_TAREAS POR REALIZAR_:
(A) ¿Puedes reproducir palabra por palabra el pasaje del texto sobre el payaso Nomequete que va de "Cuando se hicieron" a "escena espectáculos infantiles.", ambos incluidos?
(B) ¿Qué viene después en el texto sobre el payaso Nomequete? Escribe su continuación a partir de la última frase que aparece.

_FRAGMENTO PARA LEER_:
++++++++++

Uno de esos memes con frases célebres que circulan por Internet —de aquellos que lo mismo se atribuyen a Gandhi que a Einstein— dice que no hay sonido más hermoso en el mundo que la risa de un niño. En este caso, al inventor de la sentencia, sea quien sea, hay que darle la razón. Y aunque, por lo general, los pequeños siempre están de buen humor (excepto, quizá, cuando les obligas a que recojan su habitación), provocar su sonrisa tiene su aquel. De hecho, existe un oficio dedicado exclusivamente a ese menester: el de payaso.
Los hay profesionales, que trabajan en circos, y los hay aficionados, que destinan su tiempo libre al sano objetivo de entretener a los críos. Y entre estos, alguno que lo hace a la edad de 62 años, como José Luis Cervero, conocido por su liliputiense público como Nomequete.
José Luis nació en Turégano (Segovia) y es informático. Entró en la facultad en 1979, “cuando no existía el PC”, dice. Desde hace casi tres décadas reside en Tres Cantos (Madrid). Ha trabajado con ordenadores en empresas como Pescanova, Nationale-Nederlanden y Banesto Bolsa, convertida después en Santander Bolsa. Hoy está prejubilado. Afirma que desde niño desarrolló inquietudes artísticas. Sin embargo, pasó gran parte de su vida consagrado a su profesión y la familia.
“Tengo dos niños, ahora de 32 y 30 años —nos cuenta—, pero cuando eran pequeños me pasaba el día con ellos. Quería dedicarme a mis hijos. Le decía a mi mujer: ‘Cuando digan "papá" o "mamá", que no me lo cuente nadie, que lo oiga yo. Cuando den el primer paso, que lo vea yo’. Siempre me han gustado mucho los niños. Mi mujer era profesora con horario nocturno y yo me quedaba la tarde con dos lebreles, que si paseos, parque, duchas, cenas… Y todas las noches, ya podíamos estar reventados, que les leía un cuento. Antes de que se pusiera de moda, les leí El señor de los anillos. También La princesa prometida. Les ponía voces”.
Cuando se hicieron un poco más mayores y José Luis dispuso de tiempo, optó por revitalizar sus antiguas inquietudes y se apuntó a clases de interpretación (y retomó la pintura, su otra gran pasión). Encontró en Tres Cantos un grupo de teatro, Aldaba Tres, que además cuenta con una escuela, Arteluna. Hacia 2005, sus responsables llegaron a un acuerdo con el ayuntamiento del municipio para poner en escena espectáculos infantiles.
“Un día las directoras del grupo me llamaron y me dijeron: ‘Necesitamos una voz de lobo, y tú como tienes esa voz grave… ¿No te importa?’. Dije que no me importaba en absoluto. Era un espectáculo de títeres. Y salió muy bien. Me resultaba muy cansado, porque había que ensayar y yo seguía trabajando, pero me encantó”.

++++++++++

_DATOS PROPORCIONADOS_:
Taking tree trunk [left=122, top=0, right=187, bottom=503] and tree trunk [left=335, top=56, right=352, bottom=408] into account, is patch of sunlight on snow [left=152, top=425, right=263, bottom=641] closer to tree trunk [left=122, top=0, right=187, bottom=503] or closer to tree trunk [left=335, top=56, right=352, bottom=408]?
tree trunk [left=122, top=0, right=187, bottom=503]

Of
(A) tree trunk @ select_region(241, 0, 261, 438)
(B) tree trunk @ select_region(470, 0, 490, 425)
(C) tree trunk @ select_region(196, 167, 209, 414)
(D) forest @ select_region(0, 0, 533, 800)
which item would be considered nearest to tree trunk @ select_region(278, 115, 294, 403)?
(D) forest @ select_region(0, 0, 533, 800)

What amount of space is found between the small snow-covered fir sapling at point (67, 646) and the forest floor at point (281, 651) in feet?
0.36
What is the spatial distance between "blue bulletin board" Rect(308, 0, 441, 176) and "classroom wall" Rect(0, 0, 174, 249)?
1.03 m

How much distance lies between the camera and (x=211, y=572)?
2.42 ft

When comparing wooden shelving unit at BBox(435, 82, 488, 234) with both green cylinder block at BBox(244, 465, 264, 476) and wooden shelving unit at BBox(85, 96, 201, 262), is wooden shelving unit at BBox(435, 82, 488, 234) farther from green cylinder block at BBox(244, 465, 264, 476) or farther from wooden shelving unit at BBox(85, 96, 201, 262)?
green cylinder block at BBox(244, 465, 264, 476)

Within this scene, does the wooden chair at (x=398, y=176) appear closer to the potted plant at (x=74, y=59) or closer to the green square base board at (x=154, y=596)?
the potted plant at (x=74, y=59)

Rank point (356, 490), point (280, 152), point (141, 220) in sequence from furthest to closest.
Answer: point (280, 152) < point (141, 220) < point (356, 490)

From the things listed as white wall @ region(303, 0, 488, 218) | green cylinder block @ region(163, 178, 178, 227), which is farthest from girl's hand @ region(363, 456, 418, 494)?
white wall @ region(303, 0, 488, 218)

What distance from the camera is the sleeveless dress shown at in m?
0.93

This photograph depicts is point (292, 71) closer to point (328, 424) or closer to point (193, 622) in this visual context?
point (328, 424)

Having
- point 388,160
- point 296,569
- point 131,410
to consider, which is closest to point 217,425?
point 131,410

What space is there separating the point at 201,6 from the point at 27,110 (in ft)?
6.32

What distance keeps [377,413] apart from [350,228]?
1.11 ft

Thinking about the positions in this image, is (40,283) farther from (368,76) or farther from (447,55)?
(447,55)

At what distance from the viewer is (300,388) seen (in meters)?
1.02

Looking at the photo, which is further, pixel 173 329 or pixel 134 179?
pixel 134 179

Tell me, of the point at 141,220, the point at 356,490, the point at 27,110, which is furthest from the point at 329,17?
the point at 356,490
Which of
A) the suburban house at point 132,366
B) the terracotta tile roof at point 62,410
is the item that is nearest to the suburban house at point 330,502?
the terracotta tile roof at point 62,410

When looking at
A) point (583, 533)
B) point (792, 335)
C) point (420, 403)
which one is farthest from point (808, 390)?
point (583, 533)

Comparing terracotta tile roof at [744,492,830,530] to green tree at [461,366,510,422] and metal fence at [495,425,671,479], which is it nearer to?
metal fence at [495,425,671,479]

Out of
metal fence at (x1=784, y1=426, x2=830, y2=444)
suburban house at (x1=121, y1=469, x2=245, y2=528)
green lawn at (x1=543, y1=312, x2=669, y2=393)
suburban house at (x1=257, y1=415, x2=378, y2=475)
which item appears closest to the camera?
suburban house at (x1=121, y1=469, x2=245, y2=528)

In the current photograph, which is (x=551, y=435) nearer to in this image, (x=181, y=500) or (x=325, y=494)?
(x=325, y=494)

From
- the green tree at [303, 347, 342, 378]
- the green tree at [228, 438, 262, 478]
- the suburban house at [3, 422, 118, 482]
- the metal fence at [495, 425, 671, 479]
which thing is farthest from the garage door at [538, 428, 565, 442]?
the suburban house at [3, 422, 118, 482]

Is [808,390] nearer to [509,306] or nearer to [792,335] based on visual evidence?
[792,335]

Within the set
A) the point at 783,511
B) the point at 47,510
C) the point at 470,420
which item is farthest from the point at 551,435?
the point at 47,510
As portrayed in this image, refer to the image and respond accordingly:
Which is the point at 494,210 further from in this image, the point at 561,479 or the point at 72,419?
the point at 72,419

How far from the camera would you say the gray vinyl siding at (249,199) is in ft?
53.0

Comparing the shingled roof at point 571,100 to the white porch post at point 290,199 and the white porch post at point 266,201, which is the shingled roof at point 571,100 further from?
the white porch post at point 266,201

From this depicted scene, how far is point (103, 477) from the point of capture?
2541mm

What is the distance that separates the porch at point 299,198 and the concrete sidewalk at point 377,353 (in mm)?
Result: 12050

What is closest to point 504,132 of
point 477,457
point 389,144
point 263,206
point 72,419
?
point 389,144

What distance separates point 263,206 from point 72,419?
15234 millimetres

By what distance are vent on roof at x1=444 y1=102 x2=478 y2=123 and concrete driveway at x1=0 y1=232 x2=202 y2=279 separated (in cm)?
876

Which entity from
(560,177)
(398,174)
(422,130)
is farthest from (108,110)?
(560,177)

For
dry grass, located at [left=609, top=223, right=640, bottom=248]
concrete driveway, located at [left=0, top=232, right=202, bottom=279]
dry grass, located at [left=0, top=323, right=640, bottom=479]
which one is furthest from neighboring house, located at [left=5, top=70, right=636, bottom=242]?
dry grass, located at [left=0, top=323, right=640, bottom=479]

++++++++++

_RESPUESTAS POR TAREA_:
(A)
Cuando se hicieron un poco más mayores y José Luis dispuso de tiempo, optó por revitalizar sus antiguas inquietudes y se apuntó a clases de interpretación (y retomó la pintura, su otra gran pasión). Encontró en Tres Cantos un grupo de teatro, Aldaba Tres, que además cuenta con una escuela, Arteluna. Hacia 2005, sus responsables llegaron a un acuerdo con el ayuntamiento del municipio para poner en escena espectáculos infantiles.

(B)
Al poco tiempo, pensaron que debían dinamizar el espectáculo, para lo cual decidieron que los actores, además de poner voz a los títeres, salieran a actuar disfrazados de los personajes. “Era el lobo, con orejas de lobo…”, recuerda. Tiempo después crearon la familia Cantito. “Yo hacía de padre y de abuelo, y había un malo, que era yo también. Pero al final no eres malo, sino el tonto de los malos, y eso es lo que les gusta a los niños”.
La fórmula de José Luis y el resto de actores de Arteluna no se limita a provocar la risa de los niños; aprovechan sus funciones para inculcarles ciertos valores. “Las dos directoras del grupo son psicólogas infantiles. Se trabaja mucho con los valores. Les haces reír, que está muy bien, pero en el fondo todas las historias tienen algo: refuerzan la amistad, el respeto a los animales, a los demás, la igualdad de niños y niñas, la obediencia…”, dice Nomequete.
“En el cuento de la princesa Teresa, yo hacía de Teresa. Para que los niños vieran que un hombre puede hacer un papel de princesa y una mujer puede hacer de príncipe. Aunque me veas así, grandote, puedo hacer perfectamente de princesa y pasármelo divinamente, y hacer que los demás se lo pasen bien”.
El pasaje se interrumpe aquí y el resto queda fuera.